‘Who struck the blow, woman? Who struck the blow?’

She shrank from me as though I had struck her.

‘I do not know; I do not know,’ she moaned.

But the question she dared not answer was to find an answer.

The stricken man opened his eyes, his lips moved, and he groaned, ‘Constantine! You, Constantine!’ The old woman’s eyes met mine for a moment and fell to the ground again.

‘Why, why, Constantine?’ moaned the wounded man. ‘I had yielded, I had yielded, Constantine. I would have sent them—’

His words ceased, his eyes closed, his lips met again, but met only to part. A moment later his jaw dropped.
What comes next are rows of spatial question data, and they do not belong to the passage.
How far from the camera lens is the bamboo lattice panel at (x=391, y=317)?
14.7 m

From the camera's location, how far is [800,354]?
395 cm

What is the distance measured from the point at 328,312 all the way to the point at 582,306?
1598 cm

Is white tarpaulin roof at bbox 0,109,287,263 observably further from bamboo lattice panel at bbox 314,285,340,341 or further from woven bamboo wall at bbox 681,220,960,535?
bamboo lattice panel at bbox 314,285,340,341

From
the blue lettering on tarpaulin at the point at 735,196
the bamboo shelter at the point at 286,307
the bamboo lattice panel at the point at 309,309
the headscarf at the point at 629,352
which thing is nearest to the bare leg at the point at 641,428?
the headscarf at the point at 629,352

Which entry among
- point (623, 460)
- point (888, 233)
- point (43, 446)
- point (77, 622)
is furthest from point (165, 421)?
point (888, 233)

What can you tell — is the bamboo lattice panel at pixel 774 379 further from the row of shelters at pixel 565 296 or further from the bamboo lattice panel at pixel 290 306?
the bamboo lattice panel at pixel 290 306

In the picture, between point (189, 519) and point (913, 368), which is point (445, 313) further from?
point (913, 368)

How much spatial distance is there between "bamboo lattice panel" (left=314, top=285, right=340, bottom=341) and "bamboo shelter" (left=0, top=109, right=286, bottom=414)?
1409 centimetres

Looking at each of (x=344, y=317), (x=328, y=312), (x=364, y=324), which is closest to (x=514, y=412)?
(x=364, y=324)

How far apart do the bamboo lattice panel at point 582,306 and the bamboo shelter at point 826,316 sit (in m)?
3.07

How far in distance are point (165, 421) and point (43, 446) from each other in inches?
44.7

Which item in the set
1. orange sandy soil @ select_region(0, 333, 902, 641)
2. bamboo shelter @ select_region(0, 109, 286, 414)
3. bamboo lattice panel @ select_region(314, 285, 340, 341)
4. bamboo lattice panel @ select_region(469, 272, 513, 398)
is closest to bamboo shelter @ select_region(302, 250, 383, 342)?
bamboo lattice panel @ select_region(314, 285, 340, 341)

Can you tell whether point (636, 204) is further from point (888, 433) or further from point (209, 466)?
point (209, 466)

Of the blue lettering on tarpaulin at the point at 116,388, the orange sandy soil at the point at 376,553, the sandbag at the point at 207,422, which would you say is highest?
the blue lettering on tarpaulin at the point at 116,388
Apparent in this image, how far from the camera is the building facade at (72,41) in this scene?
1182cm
The old lord of Neopalia was dead.

Then I, carried away by anger and by hatred of the man who, for a reason I did not yet understand, had struck so foul a blow against his kinsman and an old man, did a thing so rash that it seems to me now, when I consider it in the cold light of memory, a mad deed. Yet then I could do nothing else; and Denny’s face, ay, and the eyes of the others too told me that they were with me.

‘Compose this old man’s body,’ I said, ‘and we will watch it. But do you go and tell this Constantine Stefanopoulos that I know his crime, that I know who struck that blow, that what I know all men shall know, and that I will not rest day or night until he has paid the penalty of this murder. Tell him I swore this on the honour of an English gentleman.’

‘And say I swore it too!’ cried Denny; and Hogvardt and Watkins, not making bold to speak, ranged up close to me; I knew that they also meant what I meant.